For the attention of
Anyone who’s interested.
Structure
1.
2.
3.
4.
5.
6.
Background
User stories and user research
The demonstrator
Future plans
Further reading and viewing
Glossary
1. Background
Beginning in May of 2011, members of the Web Team, Cochrane Editorial Unit (CEU), IMS
Team, Wiley and consultants from Ontoba held the first meeting to explore the use of
semantic web technologies to enable more dynamic use of Cochrane content both within The
Cochrane Library and to allow Cochrane to connect to the “web of data” and forge potential
partnerships with those working in this new, online and technological context. Originally
dubbed the “Star Trek” project, due to its futuristic thinking, the project progressed
throughout the remainder of 2011 and in to 2012 mainly focusing on showing proof-ofconcept through an initial set of use cases. Then, from March 2012, the project entered its
second phase and became, officially, the Cochrane Linked Data project.

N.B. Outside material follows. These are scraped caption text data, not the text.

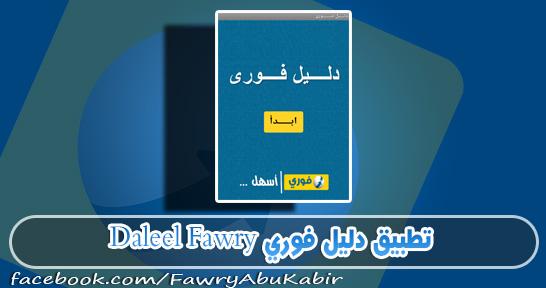تطبيق دليل خدمات شركة فوري Fawry للتعرف على أكواد الخدمات والخطأ Daleel Fawry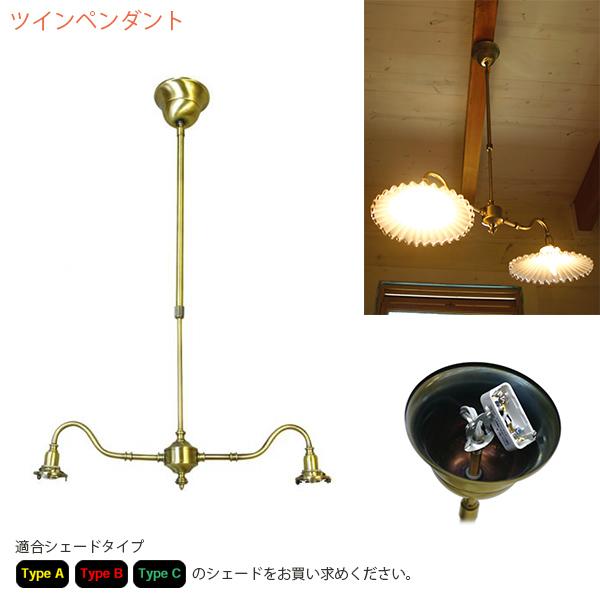 【A・B・C Type】ツインペンダント E17【照明,ライト,ペンダントライト】AXT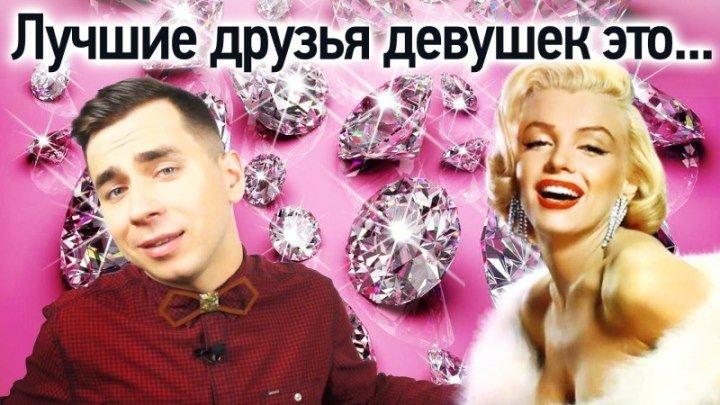 Вся правда об алмазах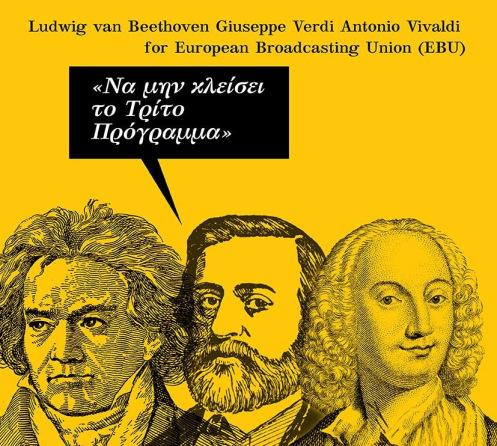 Η αφίσα είναι του Δημήτρη Αρβανίτη
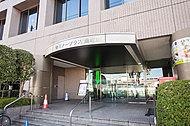町田市役所南町田駅前連絡所 約970m(徒歩13分)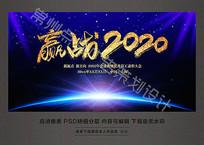 大气蓝色赢战2020鼠年企业年会背景板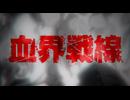 TVアニメ『血界戦線』PV第3弾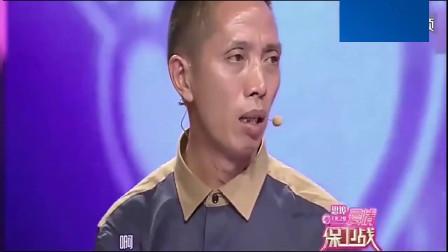 离婚十几年渣男登台求复婚,当妻子说出真相,涂磊情绪失控了!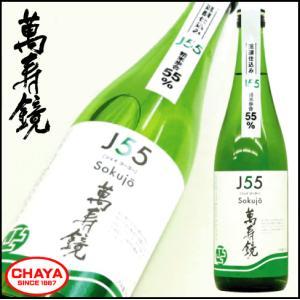 萬寿鏡 J55 山廃仕込み 720ml 日本酒 新潟 季節限定|takabatake-sake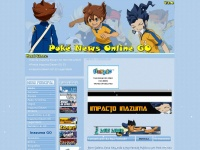 pokenewsonlinego.blogspot.com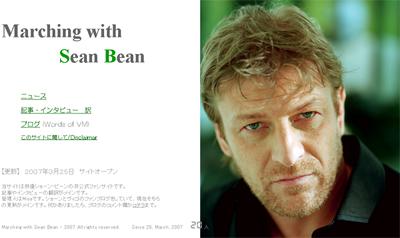Marching with Sean Bean_b0064176_2394223.jpg
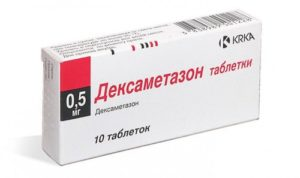 Таблетки дексаматазон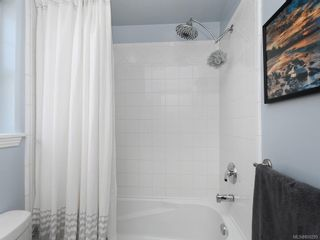 Photo 15: 1 2650 Shelbourne St in : Vi Oaklands Row/Townhouse for sale (Victoria)  : MLS®# 850293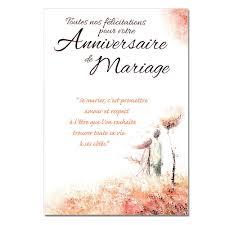 mots de f licitation pour un mariage carte de félicitation mariage personnalisé ia81 jornalagora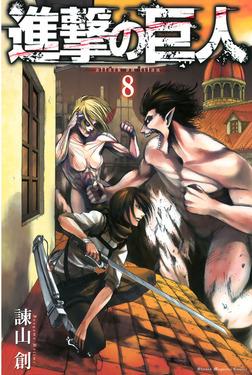 進撃の巨人(8)-電子書籍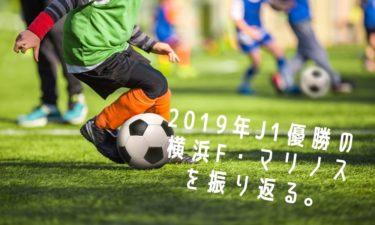 【サッカー】2019年J1優勝の横浜F・マリノスを振り返る。年間MVPは仲川選手!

The original thinking and impetus behind this project grew out of the both developments on
the web in the area of linking data and injecting “meaning” and structure into content as well
as the reports from our various users via research done by Wiley and others that our users
would like to see other views of our content. “Thinking outside the container of the Review”,
the full-text PDF presentation that is our current standard, thus became the task. This
required “interrogating” our currently RevMan XML structure and to look out how this
structure could be improved or augmented to support doing interesting things with the
content such as providing new ways to browse and search the content and re-package it for
various users in various contexts.
Cochrane Reviews are great, but…

There are problems that limit their use by some people

Difficult to wade through all of the text

Difficult to understand the figures, terminology, and other bits of the Review

Hard to compare interventions without reading multiple Reviews

Moving from studies in CENTRAL to Reviews that included that study difficult

Can be difficult to find the Review you seek
Linked data, semantic web and Cochrane: The basics
The linked data approach allows the possibility for a machine (i.e. a computer program) to
“read” (really query) a web page or set of pages and return specific portions of interest to
the user. For example, a semantic web standard called “GoodRelations” using linked data
markup to enrich search results so that product details can be extracted and presented in
search results including photos, price, user reviews and ratings and other information that
the user can use to make their purchasing decision. Another example relates to display of
recipes in Google and other search engines. Display of recipe results in Google is also being
enhanced by linked data markup, for example. Google “New York Cheesecake recipe” and
you can see below that a photo, rating and preview of results appear:
But…




Machines aren‘t good at reading web pages because…
Data on the web is meant for human consumption
Machines need the data to be structured
Once structured, information can be more easily shared within datasets and across
web pages
Fortunately, Cochrane Reviews are structured – but we still need to teach the machines how
to read them, where to find data within them and how the data is related. The web is
moving from a web of documents to a “web of data”. Right now, the links on web pages are
between documents but the data and content within web pages and in databases is largely
devoid of any “meaning”. The semantic web and linked data are a way to move toward a
web of data that allows for more meaningful connections between things. See the “Further
reading and viewing” section for more info.
Cochrane Semantic Model
The semantic web technology stack (http://en.wikipedia.org/wiki/File:Semantic-webstack.png) uses ontologies (semantic models) to describe a domain. For example, Cochrane
Reviews can be described using OWL, the Web Ontology Language, and RDFS, RDF Schema,
to map the classes and relationships of the various components. So, a Review includes a
number of studies and each study may have, for example, a risk of bias assessment in a
Review. Once these concepts and relationships are made explicit, a machine can then
“understand” the underlying content. Using an ontology with data in RDF (Resource
Description Framework) format, a simple data model that uses “triples” to store information
that is query-able against a given ontology or set of ontologies that describe the data.
Here is a simple example:
RDF stores data in triples: Subject -> Property -> Object
This is the way humans think as well, in sentences.
<Gerd Antes> hasRole <Director German Ctr>
<Director German Ctr> worksIn <Freiburg, Germany>
<Gerd Antes> worksIn <Freiburg, Germany>
So, given the first 2 statements, the machine could infer the 3rd statement.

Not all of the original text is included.